NYT Top Editor Bill Keller: "Hamas Is Also a Charitable Organization..."
Executive Editor Bill Keller concluded last week's "Talk to the Newsroom" online chat with readers by discussing his paper's coverage of Israel's recent incursion into Gaza.
After printing comments from a variety of commenters accusing the Times of holding both pro-Israel and anti-Israel biases, Keller (naturally) saw the criticism from both sides as vindication for his paper's even-handed approach. But then Keller unwittingly criticized his paper's own liberal slant. He then suggested it was simplistic to refer to Hamas as a terrorist organization, noting it was also a "charitable organization."
FromKeller's online Q&A last week:
First, about language. Words are the main tools of our craft. They can be used to inform and explain. They can also be used to inflame, or to pander. The tabloid press has a vocabulary of headline words - HERO, THUG, MADMAN - that are aimed not at the minds of readers, or even at their hearts, but at their viscera. Over time, the promiscuous use of such overheated language and adolescent name-calling cheapens both the language and the user. And it is insulting to readers. It tells you what you are supposed to think, implying you are too stupid or insensitive to make your own judgment. I prefer to think that readers of The New York Times do not need to be treated like fools.
Words can also be a litmus test, a password to establish your adherence to a particular point of view. To describe a politician as "liberal" or "conservative" (while almost always inexact) is generally neutral. To describe the same politician as "left-wing" or "right-wing" may say more about you than about your subject. It identifies you.
So it apparently says a lot about the Times that it identifies politicians and groups with the term "right wing" (which Keller admits can be derogatory) far more often than it uses the term "left wing."
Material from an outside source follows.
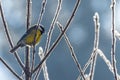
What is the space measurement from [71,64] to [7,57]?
220 centimetres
It's Israel coverage is no different. Jerusalem Bureau Chief Ethan Bronner wrote this for today's front page about Israeli politician Avigdor Lieberman, whose nationalist party is expected to come in third in Israeli parliamentary elections tomorrow:
Unlike many on the far right, he favors a two-state solution with the Palestinians.
Reporter Isabel Kershner wrote on January 27:
Recent polls indicate that Likud, Benjamin Netanyahu's right-wing opposition party, has retained and even increased its lead. The other party that appears to have gained the most ground is the nationalist Yisrael Beiteinu, led by Avigdor Lieberman....Mr. Netanyahu also talks of advancing practical arrangements with the Palestinians and says that if elected he will try to form as broad a governing coalition as possible, partly to appeal to the Israeli mainstream and partly to allay international fears about the upheavals a far-right-wing government could bring.
Executive Editor Bill Keller continued his Q&A, explaining that it's not necessary to call a Hamas terrorist a terrorist and that doing so is actually too simplistic:
So, to bring this back to the Middle East: You can write about a Hamas suicide bomber erupting in a restaurant, describe the carnage of innocents in such heartbreaking detail that the stoniest reader will feel a surge of pain and fury - and yet, for a certain reader, if you neglect to use the word "terrorist" in the story, it's as if you have whitewashed the evil. Of course a person who sets out to inflict such horror is a terrorist, committing a terrorist act, and there is nothing inherently wrong with saying so. But using the word does not add anything to our understanding. It does not convey information. If it is included because one set of readers demand it, then it is a watchword, a signal - in my view, a patronizing signal - that we are on board.
Is aiming rockets at Israeli civilians a terrorist act? Yes, even if Hamas calls it retaliation. The rockets are intended to, and do, terrorize. We have no rule against saying so, and we have said so. We avoid using the word reflexively, automatically, as a moral mantra or a statement of political affiliation. Is Hamas a terrorist organization? Well, that's a little more complicated - and complication is not popular in the land of moral clarity. Hamas commits terrorist acts. Hamas is also a political organization. (It stood for, and won, an election in Gaza.) Hamas is also a military organization, in that it wages war by means more conventional than suicide bombs and terrorizing rockets. Hamas is also a charitable organization, which built much of its popular support by tending to the suffering of Palestinians. To describe Hamas as "a terrorist organization" strikes a pose, allies us with a point of view (including the United States government's official point of view) but it is reductionist - that is, it reduces Hamas to its vilest component. And it is politically prescriptive, at least by implication, since defining Hamas as a terrorist organization all but says they have no place at any negotiating table. We should not and do not gloss over the appalling things Hamas has done, but it is still sloppy journalism to refer to Hamas flatly as "a terrorist organization."